§ **INSTRUCTION**
Render the lines from the one containing "What is the spatial" through the end of the rows as a JSON list of strings, one string per line, with blank lines omitted.

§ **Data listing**
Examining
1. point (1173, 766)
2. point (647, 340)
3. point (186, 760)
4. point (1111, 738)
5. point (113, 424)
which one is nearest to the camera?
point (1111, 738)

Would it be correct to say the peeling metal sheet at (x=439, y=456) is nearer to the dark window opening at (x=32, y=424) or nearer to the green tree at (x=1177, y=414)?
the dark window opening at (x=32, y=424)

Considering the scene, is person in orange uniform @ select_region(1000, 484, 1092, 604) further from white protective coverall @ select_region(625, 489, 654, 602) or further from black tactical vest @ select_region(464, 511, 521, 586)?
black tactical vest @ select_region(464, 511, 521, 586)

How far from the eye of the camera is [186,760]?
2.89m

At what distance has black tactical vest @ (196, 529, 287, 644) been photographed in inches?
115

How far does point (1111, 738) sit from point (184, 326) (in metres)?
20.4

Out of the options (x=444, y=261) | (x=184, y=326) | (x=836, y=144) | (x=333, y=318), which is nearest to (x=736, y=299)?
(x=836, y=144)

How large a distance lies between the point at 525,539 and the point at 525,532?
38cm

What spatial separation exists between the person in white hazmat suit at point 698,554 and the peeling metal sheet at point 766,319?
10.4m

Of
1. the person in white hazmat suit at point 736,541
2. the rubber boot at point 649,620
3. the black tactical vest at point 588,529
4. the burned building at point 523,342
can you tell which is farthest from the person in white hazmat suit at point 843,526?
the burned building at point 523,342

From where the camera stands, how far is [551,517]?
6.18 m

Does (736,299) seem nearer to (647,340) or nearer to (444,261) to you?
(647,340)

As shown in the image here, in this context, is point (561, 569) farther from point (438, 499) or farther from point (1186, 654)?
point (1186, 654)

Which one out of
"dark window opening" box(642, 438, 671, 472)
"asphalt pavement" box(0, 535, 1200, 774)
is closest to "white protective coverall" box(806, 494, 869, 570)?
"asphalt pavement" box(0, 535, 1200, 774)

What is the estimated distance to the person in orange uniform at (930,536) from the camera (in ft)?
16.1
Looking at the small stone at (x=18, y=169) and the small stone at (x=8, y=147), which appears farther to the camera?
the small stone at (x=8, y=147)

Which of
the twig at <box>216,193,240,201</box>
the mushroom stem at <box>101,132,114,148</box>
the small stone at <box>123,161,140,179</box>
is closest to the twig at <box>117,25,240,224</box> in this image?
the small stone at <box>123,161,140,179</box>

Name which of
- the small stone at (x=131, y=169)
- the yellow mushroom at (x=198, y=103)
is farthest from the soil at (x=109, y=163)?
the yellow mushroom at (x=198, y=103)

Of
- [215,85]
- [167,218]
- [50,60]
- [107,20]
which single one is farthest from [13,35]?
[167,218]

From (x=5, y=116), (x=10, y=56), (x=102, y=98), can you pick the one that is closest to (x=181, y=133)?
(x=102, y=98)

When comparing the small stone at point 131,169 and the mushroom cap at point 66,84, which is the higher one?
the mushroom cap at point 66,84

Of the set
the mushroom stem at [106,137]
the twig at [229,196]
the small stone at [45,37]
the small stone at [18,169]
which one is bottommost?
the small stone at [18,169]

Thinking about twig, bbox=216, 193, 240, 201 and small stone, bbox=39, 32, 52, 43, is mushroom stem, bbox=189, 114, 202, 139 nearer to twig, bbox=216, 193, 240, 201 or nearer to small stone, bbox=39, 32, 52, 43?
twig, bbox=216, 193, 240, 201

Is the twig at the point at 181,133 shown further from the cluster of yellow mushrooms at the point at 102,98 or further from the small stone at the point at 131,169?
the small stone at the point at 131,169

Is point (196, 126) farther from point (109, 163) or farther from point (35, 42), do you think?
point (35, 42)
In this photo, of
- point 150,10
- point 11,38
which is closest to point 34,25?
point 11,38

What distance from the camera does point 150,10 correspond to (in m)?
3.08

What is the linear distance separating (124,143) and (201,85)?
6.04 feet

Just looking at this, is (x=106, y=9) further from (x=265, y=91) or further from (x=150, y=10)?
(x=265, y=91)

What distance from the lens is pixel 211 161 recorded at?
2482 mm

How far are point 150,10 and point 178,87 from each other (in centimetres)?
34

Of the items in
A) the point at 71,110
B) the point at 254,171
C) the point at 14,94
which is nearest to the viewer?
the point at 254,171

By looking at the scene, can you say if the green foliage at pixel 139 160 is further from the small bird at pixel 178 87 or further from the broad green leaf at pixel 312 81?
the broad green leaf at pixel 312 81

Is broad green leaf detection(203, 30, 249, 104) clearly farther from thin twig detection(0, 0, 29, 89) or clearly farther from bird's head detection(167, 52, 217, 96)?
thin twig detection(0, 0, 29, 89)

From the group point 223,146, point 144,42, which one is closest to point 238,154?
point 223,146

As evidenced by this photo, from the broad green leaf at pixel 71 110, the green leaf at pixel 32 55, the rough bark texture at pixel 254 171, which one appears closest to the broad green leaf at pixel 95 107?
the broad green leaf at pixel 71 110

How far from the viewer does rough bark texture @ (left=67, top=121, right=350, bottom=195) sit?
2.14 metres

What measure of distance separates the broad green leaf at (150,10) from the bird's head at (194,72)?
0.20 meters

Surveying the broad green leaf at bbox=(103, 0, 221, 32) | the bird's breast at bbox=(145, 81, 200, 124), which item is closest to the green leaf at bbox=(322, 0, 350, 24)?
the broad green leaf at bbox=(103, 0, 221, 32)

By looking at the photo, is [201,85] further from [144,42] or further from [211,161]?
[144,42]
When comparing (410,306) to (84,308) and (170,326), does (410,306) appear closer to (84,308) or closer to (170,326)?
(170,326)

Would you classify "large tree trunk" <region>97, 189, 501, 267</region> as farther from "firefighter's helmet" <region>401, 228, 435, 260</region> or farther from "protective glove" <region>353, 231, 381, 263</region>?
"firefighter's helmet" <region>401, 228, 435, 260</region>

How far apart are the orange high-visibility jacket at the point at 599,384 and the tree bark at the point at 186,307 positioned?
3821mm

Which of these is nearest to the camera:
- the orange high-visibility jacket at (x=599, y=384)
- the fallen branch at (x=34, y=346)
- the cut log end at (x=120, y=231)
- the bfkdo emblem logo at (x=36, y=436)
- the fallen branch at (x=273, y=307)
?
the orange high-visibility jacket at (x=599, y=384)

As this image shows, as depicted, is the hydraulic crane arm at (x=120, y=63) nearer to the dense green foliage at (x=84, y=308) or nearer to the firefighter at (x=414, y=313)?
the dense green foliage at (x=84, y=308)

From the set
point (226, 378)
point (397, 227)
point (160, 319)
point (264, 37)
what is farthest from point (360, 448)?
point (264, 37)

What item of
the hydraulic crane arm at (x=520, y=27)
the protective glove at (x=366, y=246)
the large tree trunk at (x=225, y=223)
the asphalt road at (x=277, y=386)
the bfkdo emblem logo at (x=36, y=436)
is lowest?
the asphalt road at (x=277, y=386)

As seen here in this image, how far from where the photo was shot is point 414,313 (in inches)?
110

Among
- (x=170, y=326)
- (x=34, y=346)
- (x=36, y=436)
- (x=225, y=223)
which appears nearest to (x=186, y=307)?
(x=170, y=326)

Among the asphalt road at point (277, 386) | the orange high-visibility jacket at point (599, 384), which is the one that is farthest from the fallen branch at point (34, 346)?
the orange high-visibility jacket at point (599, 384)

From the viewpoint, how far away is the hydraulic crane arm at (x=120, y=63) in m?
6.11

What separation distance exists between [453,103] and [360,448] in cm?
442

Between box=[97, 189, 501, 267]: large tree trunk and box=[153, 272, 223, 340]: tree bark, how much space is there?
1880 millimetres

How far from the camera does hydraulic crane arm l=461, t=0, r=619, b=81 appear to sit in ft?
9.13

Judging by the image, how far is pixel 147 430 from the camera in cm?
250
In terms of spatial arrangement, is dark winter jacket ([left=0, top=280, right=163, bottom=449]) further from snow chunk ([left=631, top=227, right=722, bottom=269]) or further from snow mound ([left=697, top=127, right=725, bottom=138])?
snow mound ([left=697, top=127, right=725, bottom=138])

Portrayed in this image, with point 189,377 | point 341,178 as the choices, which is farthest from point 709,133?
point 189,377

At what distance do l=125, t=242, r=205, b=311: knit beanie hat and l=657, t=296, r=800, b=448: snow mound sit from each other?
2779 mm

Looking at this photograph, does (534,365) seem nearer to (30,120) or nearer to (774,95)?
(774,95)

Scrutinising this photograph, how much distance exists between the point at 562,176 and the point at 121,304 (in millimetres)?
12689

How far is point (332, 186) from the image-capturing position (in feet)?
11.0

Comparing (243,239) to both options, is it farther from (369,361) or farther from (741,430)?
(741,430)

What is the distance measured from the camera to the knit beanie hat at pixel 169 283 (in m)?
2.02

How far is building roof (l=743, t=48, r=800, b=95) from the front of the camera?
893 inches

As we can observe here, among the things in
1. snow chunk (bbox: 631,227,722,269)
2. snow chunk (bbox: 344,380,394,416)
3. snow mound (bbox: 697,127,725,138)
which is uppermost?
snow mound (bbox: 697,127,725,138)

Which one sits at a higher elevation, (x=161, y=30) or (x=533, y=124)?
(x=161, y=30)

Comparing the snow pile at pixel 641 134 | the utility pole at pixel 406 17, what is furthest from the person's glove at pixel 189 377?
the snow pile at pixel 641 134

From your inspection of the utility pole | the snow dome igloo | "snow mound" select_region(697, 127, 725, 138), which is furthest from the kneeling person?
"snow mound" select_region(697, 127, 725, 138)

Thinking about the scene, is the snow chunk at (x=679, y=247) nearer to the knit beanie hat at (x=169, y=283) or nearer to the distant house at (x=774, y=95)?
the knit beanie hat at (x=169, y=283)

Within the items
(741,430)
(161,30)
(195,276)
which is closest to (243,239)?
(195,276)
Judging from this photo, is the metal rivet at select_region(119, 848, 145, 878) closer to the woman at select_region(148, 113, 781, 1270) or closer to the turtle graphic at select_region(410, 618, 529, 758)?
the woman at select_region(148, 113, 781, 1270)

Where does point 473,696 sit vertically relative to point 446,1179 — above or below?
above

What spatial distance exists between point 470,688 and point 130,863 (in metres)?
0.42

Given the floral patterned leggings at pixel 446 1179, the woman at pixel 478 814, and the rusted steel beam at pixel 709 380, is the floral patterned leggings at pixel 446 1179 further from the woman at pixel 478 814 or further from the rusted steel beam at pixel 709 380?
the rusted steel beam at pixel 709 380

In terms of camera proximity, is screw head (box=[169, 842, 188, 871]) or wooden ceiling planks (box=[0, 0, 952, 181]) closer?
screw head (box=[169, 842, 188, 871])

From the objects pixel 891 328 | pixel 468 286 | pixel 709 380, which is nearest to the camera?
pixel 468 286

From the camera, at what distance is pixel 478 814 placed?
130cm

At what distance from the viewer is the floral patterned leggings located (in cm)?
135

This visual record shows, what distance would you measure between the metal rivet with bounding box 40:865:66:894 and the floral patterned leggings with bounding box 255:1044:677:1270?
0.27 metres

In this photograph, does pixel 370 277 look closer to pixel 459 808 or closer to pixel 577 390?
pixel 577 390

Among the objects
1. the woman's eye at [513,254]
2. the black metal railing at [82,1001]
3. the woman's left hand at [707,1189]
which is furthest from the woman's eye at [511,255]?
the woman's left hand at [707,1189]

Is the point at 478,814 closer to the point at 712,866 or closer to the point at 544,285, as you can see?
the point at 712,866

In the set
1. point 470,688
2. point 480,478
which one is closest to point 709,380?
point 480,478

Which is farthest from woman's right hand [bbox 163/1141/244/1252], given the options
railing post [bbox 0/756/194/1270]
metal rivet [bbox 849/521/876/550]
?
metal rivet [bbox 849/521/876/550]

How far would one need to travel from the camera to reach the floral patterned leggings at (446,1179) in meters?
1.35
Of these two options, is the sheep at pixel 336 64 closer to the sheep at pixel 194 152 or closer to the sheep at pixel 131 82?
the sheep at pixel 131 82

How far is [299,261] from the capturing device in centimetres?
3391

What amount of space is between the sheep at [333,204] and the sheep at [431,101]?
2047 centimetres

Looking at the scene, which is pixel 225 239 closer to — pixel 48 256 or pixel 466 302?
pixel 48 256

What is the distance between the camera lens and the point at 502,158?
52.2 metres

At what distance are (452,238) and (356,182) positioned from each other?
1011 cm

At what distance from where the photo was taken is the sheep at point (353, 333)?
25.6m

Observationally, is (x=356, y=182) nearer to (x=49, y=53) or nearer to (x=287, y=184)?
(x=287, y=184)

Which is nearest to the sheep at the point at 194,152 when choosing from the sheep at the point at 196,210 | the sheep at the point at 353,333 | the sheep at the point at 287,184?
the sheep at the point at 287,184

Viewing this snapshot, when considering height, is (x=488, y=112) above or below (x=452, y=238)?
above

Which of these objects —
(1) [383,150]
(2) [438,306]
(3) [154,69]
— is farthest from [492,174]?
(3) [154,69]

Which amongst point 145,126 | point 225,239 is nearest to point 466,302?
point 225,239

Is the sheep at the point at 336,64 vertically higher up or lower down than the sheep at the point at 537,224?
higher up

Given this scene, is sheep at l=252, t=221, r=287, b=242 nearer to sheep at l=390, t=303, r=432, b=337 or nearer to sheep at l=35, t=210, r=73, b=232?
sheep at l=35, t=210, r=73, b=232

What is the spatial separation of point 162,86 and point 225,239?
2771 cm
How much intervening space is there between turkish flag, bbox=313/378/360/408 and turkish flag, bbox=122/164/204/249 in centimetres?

§ **ANSWER**
[
  "What is the spatial separation of point 162,86 and point 225,239?",
  "2771 cm",
  "How much intervening space is there between turkish flag, bbox=313/378/360/408 and turkish flag, bbox=122/164/204/249 in centimetres?"
]